Searching for the frequency of certain words that people post when they have the flu, as well as tracking the location, time, data, content, device used and username has allowed researchers to narrow down specific areas where there may be a higher concentration of people with the illness. Hospitals can then use these statistics to influence when they put in their next orders for materials. Being prepared for an outbreak can allow healthcare centers to treat more patients and potentially save more lives. The Centers for Disease Control and Prevention releases flu data every week, but it is often two weeks behind what is currently going on throughout the country.

"The advantage of using these social media tools and Google is they're much faster than the CDC," Michael Paul, a doctoral student working on a Johns Hopkins Twitter research project, told CNN. "As an early warning, they're useful to the government when it needs to plan."

The flu is just one example
Deadly outbreaks like swine flu and other illnesses demonstrate how harnessing social media information in big data streams can be worthwhile for healthcare organizations. Predicting when the next disease will become prevalent in the United States may make it easier to keep it from spreading.
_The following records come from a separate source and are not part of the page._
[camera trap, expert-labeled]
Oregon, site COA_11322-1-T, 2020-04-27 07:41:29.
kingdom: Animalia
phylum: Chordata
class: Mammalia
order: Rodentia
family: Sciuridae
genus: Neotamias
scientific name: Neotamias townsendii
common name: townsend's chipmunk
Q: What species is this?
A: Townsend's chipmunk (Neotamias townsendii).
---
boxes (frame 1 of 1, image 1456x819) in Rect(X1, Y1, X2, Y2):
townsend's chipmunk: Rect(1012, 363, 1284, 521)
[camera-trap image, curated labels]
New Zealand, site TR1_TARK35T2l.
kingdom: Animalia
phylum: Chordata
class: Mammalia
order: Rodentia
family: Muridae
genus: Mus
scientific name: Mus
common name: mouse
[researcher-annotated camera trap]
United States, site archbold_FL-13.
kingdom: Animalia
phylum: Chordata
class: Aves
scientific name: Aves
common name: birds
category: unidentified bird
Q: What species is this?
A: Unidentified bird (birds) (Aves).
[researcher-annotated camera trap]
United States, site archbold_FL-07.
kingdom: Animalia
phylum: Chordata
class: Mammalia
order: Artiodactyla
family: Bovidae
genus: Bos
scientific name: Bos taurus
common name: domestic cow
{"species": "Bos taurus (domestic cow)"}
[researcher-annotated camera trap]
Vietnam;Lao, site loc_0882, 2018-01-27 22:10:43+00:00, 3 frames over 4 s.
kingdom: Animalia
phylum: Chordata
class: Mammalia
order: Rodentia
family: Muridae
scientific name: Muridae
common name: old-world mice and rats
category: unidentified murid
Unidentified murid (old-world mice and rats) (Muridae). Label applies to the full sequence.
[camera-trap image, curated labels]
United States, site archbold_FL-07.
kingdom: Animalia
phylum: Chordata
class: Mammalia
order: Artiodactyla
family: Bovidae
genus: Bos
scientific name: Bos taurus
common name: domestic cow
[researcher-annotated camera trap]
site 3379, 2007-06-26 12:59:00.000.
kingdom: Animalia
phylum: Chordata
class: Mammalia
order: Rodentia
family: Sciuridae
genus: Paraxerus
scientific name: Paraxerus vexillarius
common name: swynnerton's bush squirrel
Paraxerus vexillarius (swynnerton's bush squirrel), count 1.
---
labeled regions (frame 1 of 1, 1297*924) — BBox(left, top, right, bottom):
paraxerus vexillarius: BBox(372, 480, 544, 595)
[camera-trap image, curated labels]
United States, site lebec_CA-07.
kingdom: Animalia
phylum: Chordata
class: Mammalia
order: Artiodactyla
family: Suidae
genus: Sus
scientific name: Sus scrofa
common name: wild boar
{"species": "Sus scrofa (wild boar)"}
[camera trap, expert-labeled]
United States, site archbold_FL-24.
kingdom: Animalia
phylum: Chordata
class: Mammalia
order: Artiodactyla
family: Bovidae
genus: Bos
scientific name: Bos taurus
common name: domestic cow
Anil Jain, chief medical informatics officer of healthcare analytics company Explorys, told Becker's Hospital Review that population health management gives decision-makers at hospitals access to predictive models that can be shared with providers across the care continuum. With these resources in place, discovering health patterns throughout the world could create high potential for better, coordinated and specialized care.

"Lately, I've been using the term: bench to bedside to bottom line," he said. "The paradigm has shifted. The discoveries we are making with big data are informing decisions at a rate where the potential outcome - the bottom line - is more readily apparent."